Technology Review has invited members of the 2006 TR35 to tell us about their hopes for research in 2007. Paris Smaragdis explains the importance of improving machine hearing. Smaragdis, a 2006 TR35, is a research scientist at MERL Research Lab, in Cambridge, MA.
Understanding how we perceive the world, and using that knowledge to make machines that can mimic us, has been an ongoing and exciting scientific quest. Vision has had the lion’s share of attention in the field. Our understanding of image structure and form is well developed. The development of machine learning and artificial intelligence (AI) has immensely benefited from–and has been immensely influenced by–vision problems. And we all understand why computers and ATM machines come equipped with cameras nowadays. The rest of the senses have not been investigated as much as vision has. Having a machine exhibit hearing is not something that people think about. Sure, computers can (sort of) recognize speech, but is that all hearing is good for? Surely we do more with our ears than just hear other people talk.
Our thinking is so concretely grounded in vision that hearing, as well as our other senses, has become a subconscious processes. But hearing is important for a lot of tasks. You can hear your baby cry from upstairs; you can hear the car you didn’t see approaching you in the pedestrian crosswalk; and you can hear that not-so-friendly dog growling behind your back. Machines can do their own set of valuable hearing tasks. They can listen for survivors in a collapsed building’s rubble; they can help soldiers locate who shot at them; they can listen for breathing problems in patients in intensive care; and they can try to filter out that annoying neighbor who loves to sing really loudly in the shower.

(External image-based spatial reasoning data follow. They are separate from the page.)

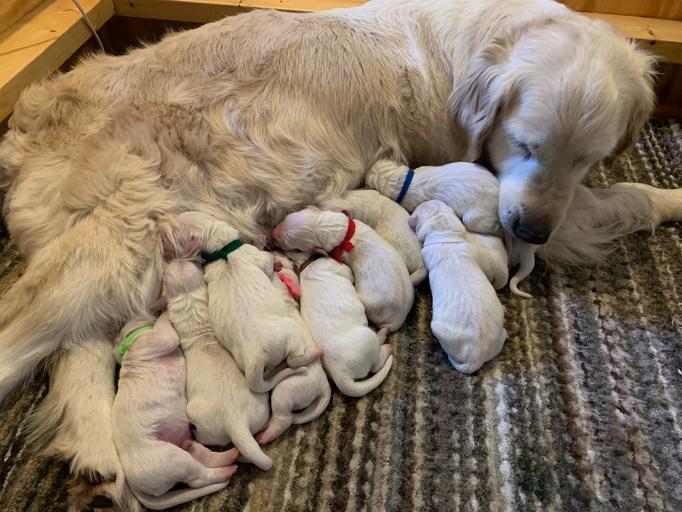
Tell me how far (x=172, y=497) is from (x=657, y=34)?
243 cm

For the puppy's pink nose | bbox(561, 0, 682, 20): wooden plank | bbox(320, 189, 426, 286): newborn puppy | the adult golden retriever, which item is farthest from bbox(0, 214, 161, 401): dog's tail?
bbox(561, 0, 682, 20): wooden plank

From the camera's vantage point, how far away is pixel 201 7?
2432mm

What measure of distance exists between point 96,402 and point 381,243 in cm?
78

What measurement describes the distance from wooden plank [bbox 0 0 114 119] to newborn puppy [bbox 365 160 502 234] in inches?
46.5

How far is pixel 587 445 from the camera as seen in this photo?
1341 mm

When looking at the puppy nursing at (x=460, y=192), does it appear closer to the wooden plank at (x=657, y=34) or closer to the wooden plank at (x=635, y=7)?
the wooden plank at (x=657, y=34)

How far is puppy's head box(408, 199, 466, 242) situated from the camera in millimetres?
1593

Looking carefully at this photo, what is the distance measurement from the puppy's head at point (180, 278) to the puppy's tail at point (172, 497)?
0.45 meters

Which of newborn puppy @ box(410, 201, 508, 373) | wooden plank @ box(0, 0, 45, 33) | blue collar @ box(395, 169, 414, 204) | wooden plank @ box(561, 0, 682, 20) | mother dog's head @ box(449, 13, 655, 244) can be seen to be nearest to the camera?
newborn puppy @ box(410, 201, 508, 373)

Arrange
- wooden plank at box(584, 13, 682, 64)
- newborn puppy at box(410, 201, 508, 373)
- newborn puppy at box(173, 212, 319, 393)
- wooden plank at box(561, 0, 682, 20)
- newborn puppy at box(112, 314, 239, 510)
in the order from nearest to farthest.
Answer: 1. newborn puppy at box(112, 314, 239, 510)
2. newborn puppy at box(173, 212, 319, 393)
3. newborn puppy at box(410, 201, 508, 373)
4. wooden plank at box(584, 13, 682, 64)
5. wooden plank at box(561, 0, 682, 20)

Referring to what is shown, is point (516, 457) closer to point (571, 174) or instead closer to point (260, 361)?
point (260, 361)

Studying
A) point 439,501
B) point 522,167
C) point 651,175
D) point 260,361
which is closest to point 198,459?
point 260,361

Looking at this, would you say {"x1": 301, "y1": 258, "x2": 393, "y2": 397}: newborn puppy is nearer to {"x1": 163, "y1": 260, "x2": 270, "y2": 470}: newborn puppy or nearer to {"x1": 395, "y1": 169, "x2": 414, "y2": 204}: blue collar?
{"x1": 163, "y1": 260, "x2": 270, "y2": 470}: newborn puppy

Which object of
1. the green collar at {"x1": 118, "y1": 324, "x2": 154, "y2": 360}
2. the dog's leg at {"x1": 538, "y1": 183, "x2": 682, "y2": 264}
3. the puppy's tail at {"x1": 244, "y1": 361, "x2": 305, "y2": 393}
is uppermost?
the green collar at {"x1": 118, "y1": 324, "x2": 154, "y2": 360}
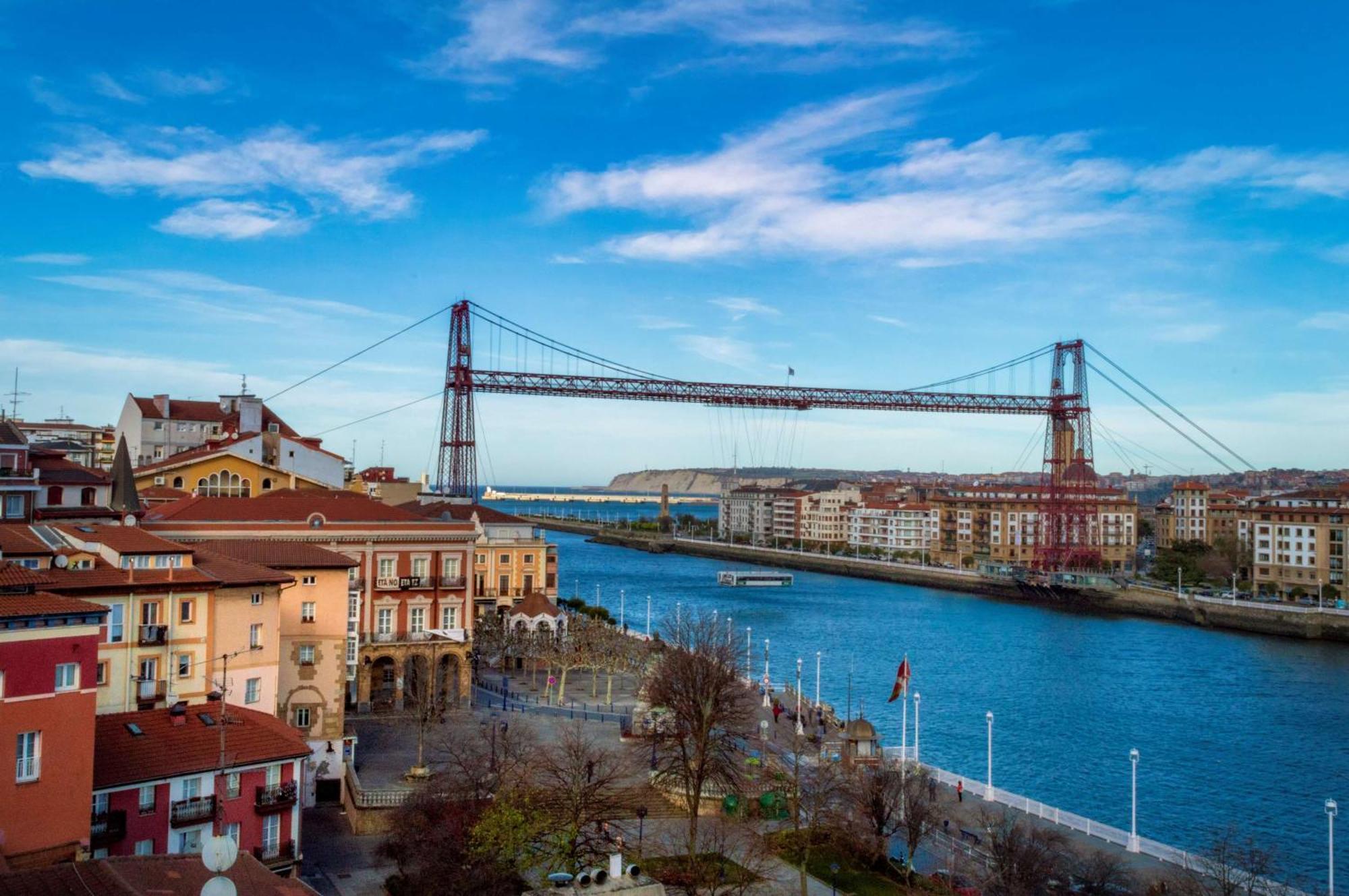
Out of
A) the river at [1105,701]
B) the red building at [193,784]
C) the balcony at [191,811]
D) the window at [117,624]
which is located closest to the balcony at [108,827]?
the red building at [193,784]

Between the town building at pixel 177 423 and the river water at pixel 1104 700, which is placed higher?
the town building at pixel 177 423

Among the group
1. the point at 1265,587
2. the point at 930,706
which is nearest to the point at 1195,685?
the point at 930,706

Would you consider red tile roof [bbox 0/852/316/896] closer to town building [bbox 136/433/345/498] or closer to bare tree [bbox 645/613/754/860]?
bare tree [bbox 645/613/754/860]

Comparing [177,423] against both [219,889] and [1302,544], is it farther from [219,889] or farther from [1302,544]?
[1302,544]

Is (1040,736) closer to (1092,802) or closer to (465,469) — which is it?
(1092,802)

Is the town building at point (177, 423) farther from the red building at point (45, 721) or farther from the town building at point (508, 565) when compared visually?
the red building at point (45, 721)

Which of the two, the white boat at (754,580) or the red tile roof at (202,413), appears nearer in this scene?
the red tile roof at (202,413)

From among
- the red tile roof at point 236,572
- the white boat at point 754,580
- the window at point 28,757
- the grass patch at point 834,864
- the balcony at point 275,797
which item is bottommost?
the white boat at point 754,580
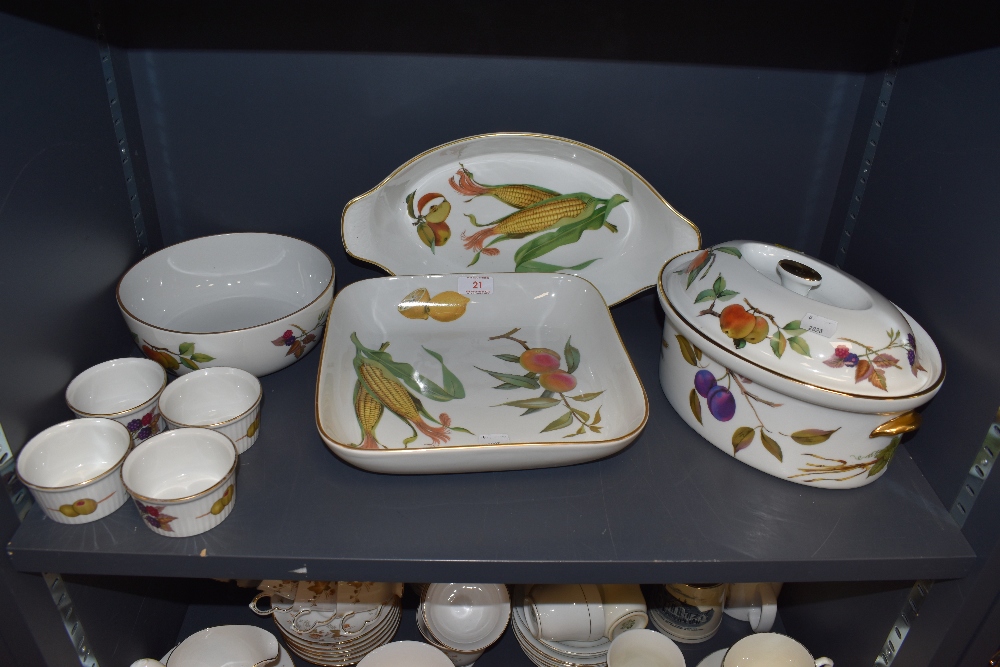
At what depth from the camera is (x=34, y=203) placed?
0.73 metres

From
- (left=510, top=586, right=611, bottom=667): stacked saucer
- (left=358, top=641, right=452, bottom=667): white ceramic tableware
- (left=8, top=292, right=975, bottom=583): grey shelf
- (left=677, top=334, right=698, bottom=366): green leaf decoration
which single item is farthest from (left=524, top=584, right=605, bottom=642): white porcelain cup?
(left=677, top=334, right=698, bottom=366): green leaf decoration

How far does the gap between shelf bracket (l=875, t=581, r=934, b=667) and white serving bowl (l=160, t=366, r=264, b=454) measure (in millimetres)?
716

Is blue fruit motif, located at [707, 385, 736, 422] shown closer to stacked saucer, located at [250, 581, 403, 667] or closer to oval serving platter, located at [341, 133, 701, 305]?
oval serving platter, located at [341, 133, 701, 305]

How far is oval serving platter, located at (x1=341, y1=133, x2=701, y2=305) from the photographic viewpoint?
3.14 feet

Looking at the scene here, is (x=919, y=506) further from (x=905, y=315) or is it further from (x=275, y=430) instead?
(x=275, y=430)

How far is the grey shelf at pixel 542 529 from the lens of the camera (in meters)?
0.70

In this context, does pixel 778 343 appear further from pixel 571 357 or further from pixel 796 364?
pixel 571 357

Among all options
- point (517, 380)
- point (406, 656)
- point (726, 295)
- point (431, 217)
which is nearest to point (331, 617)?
point (406, 656)

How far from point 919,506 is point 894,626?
0.16 m

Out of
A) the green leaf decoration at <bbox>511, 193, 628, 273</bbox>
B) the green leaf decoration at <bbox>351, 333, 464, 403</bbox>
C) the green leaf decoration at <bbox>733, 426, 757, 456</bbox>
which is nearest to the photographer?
the green leaf decoration at <bbox>733, 426, 757, 456</bbox>

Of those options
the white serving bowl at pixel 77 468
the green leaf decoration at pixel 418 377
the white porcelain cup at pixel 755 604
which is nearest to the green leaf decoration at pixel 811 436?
the green leaf decoration at pixel 418 377

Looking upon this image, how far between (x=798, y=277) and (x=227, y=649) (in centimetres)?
82

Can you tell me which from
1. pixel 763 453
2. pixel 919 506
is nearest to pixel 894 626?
pixel 919 506

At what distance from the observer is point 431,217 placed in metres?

The technical challenges in computational audition are plenty. As in all fields of computational perception, there is a thrillingly large number of problems awaiting exploration that will keep technologists busy for a long time. However, until the idea of a hearing machine captures the public imagination, these problems will stay at the fringe of computer science. And being at the fringe comes with an extra burden to those of us working in the field.
Our knowledge of human hearing is relatively limited. We know how our ears work, but we mostly improvise in our descriptions as neural signals move deeper into the brain. The study of auditory psychology is not even close to where we want it to be. Machine learning, AI, and classical computer-science algorithms are deeply rooted in a visual way of thinking that does not extend naturally to reasoning about sound. Our own ability to describe sounds and the process of hearing is predominantly limited to vocabulary developed for music. These problems share the common cause that hearing (whether human or machine) is not something that has attracted adequate attention. Because of this, the process of creating a new technology in this field–from finding bibliographical references and abstracting to simpler problems, to actually explaining the point of it all in a business or technical meeting–is a fight against the unknown. Things are getting better, though: in the past few years an increasing number of researchers interested in computational perception have started showing interest in hearing (as well as in the senses taste and olfaction), and we have seen some amazing progress in our field as well as the slow emergence of relevant products in the mainstream.
So keep your mind and ears open. You might not see much of hearing machines today, but you’ll be hearing about them soon.